Ich habe als Coach und als Freundin bereits in viele Leben hineinschauen dürfen (auch in meines) und kann garantieren, dass bei den meisten Menschen ähnliche Probleme bestehen. Es kommt halt immer darauf an, wie man mit diesen Problemen umgeht. Und da hilft immer mal wieder, die Perspektive zu wechseln. Das Problem von einer anderen Seite aus zu betrachten kann helfen und sei es nur, dass man weiss, nicht die einzige Person mit dem Problem, der Situation zu sein.

Wenn du also nächstes Mal ein für dich unüberbrückbares Problem hast oder dich Sorgen belasten, versuche mal die Perspektive zu wechseln.

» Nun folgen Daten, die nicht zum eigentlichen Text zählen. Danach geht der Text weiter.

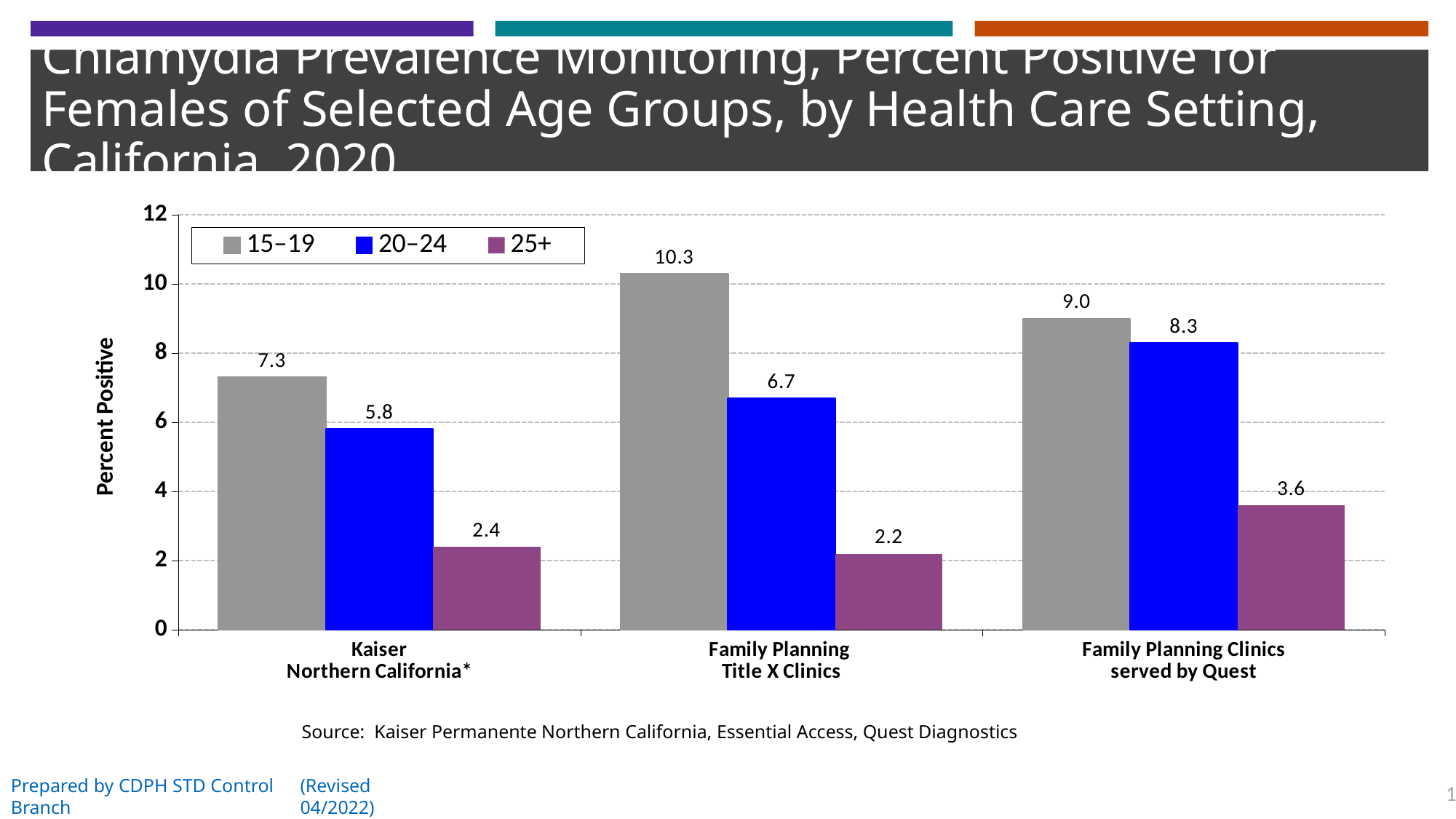
Which health care setting has the highest percent positive for the 15–19 age group? Family Planning Title X Clinics What is the difference between the 15–19 and 20–24 percent positive values at Kaiser Northern California? 1.5 How many health care settings are shown on the x axis? 3 What is the difference between the 20–24 percent positive at Family Planning Clinics served by Quest and at Family Planning Title X Clinics? 1.6 What is the percent positive for the 25+ age group at Kaiser Northern California? 2.4 Which health care setting has the lowest percent positive for the 25+ age group? Family Planning Title X Clinics How many age groups does the legend list? 3 Which is larger: the 20–24 value at Kaiser Northern California or the 20–24 value at Family Planning Title X Clinics? Family Planning Title X Clinics What is the percent positive for the 15–19 age group at Family Planning Title X Clinics? 10.3 Is the value for the 15–19 age group at Family Planning Clinics served by Quest greater or less than 8? greater What kind of chart is shown on the slide? Bar chart What is the percent positive for the 20–24 age group at Family Planning Clinics served by Quest? 8.3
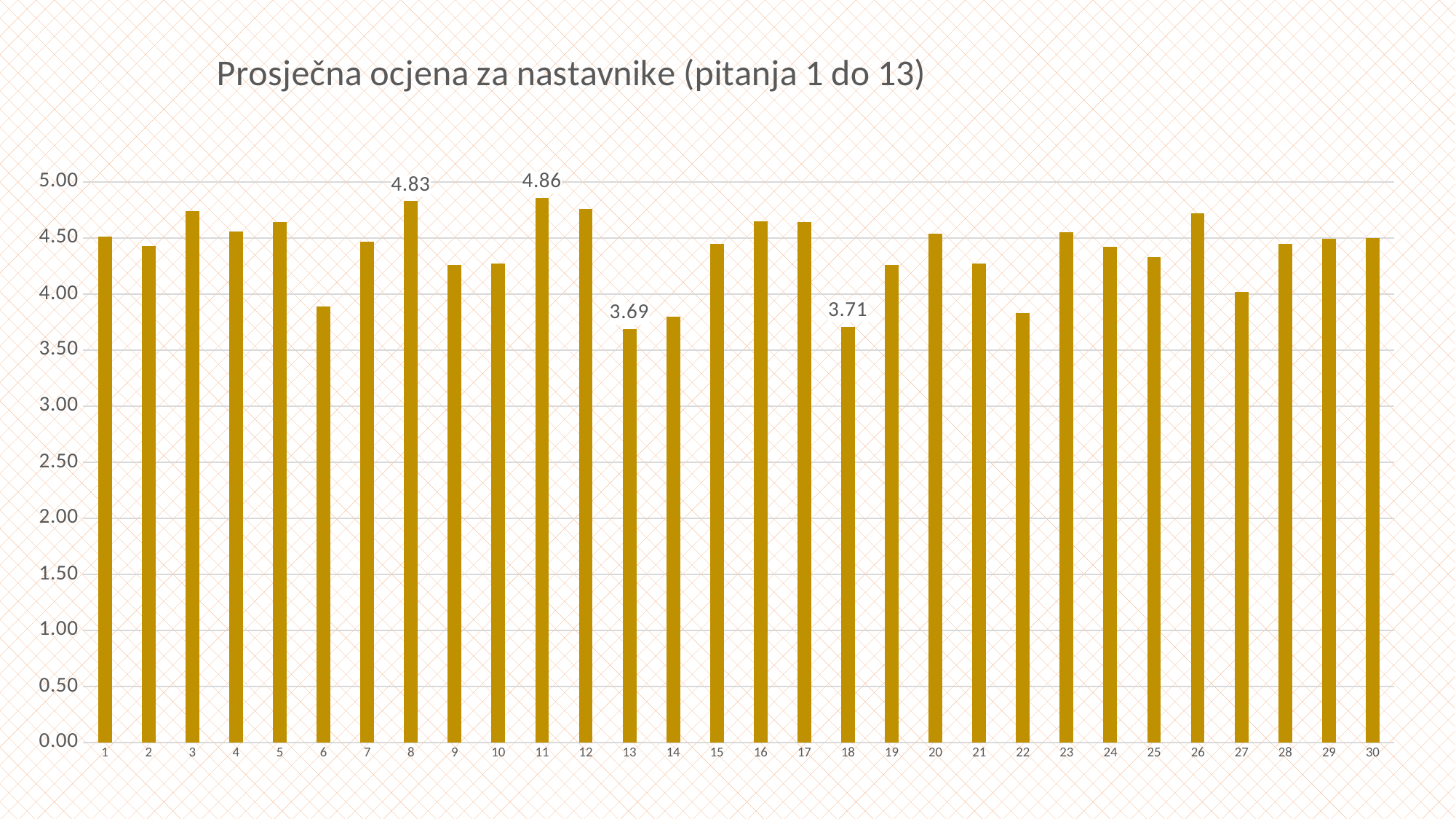
What is the value for category 11? 4.86 What is the difference between the values for categories 11 and 8? 0.03 Which is larger, the value for category 18 or category 13? 18 What is the difference between the values for categories 11 and 13? 1.17 What is the value for category 8? 4.83 How many categories are shown on the x axis? 30 What type of chart is shown on the slide? bar chart Which category has the highest value? 11 Is the value for category 6 greater or less than 4.00? less Which category has the lowest value? 13 What is the value for category 13? 3.69 What is the value for category 18? 3.71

Manchmal hilft es, die Welt von oben zu sehen, um den Überblick zu behalten (durch Fokussierung oder durch das Erklimmen eines Berges). Manchmal hilft es, sich vorzustellen, dass man ein Sandkorn im Universum ist und von daher relativ unbedeutend in 100 Jahren. Manchmal hilft es, Yoga zu machen (hinabschauender Hund, Kopfstand, Schulterstand) um die Perspektive zu wechseln. Alles hilft, wenn es dir eine andere Sicht auf dein Problem, deine Sorgen gibt. Probiere es ruhig mal aus!